Search code examples
pythonsecurityurl

How to build a url with path components in Python securely


In Python, how do I build urls where some of the path components might be user input or otherwise untrusted?

Is there a way to use f-strings that automatically provides escaping, similar to Javascript's tagged template literals? Or maybe string.format?

I am looking for a pattern I can use multiple times on a larger project. I am looking for the "parameterized queries" of url building, as opposed to the "string concatenate and escape" approach.

Ideally, it would be some kind of url builder that also supports query parameters, or whatever else I might need down the road.

For example, maybe I have a url template like this:

url_template = "https://example.com/api/v1/user/{user_id}"

And I want to be able to take that url template and fill in a user_id value, but with any special characters escaped.

For example, if I had:

url_template = "https://example.com/api/v1/user/{user_id}"
user_id = "123/some-other-url?virus=veryyes"
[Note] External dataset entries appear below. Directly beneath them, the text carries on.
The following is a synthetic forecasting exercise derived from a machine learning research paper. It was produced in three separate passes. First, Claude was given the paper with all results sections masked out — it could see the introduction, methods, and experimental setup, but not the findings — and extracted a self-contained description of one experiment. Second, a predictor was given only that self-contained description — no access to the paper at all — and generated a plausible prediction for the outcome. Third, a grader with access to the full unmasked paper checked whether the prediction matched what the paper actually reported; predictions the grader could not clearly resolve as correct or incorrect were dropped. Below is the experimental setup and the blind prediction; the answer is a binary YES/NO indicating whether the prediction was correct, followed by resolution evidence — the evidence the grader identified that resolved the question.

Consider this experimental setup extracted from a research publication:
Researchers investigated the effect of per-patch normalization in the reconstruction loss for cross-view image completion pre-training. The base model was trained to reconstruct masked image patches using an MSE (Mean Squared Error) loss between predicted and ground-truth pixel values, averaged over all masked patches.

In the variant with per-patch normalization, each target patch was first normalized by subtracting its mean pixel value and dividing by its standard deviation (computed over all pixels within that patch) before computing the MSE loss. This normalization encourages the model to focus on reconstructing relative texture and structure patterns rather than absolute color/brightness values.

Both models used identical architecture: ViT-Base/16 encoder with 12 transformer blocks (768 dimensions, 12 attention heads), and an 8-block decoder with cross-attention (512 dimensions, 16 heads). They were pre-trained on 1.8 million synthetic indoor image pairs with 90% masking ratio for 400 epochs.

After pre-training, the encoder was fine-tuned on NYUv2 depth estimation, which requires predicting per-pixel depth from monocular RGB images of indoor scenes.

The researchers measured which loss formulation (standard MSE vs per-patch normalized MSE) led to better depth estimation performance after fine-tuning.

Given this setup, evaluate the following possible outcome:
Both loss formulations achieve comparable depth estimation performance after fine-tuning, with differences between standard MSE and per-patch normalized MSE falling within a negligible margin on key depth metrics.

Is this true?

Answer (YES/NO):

final_url = build_it(url_template, { "user_id": user_id })
# final_url:
# https://example.com/api/v1/user/123%2Fsome-other-url%3Fvirus%3Dveryyes

I am aware of the function urllib.parse.quote but that seems too low level to use in practice.

I also see a lot of suggestions to use urllib.parse.urljoin but that seems like a bad idea, as it allows query parameters and multiple path segments.

The solution doesn't need to use a template like my example. I'd also be happy with a .append_single_path_segment() style api.


Solution

  • If you just want something that automatically URL-quotes its arguments, you can write a wrapper on urllib.parse.quote(), say like this:

    from urllib.parse import quote
    
    URLQUOTE_ARGS = {'safe': ''}
    
    def format_url(
        url_template: str,
        *args: str,
        **kwargs: str
    ) -> str:
        return url_template.format(
            *[quote(arg, **URLQUOTE_ARGS) for arg in args],
            **{k: quote(v, **URLQUOTE_ARGS) for k, v in kwargs.items()})
    

    Then:

    format_url(url_template, user_id=user_id)
    

    Note about typing: bytes might work equally well as str, but I don't want to go through the trouble of setting up a TypeVar for this example if it's not terribly relevant.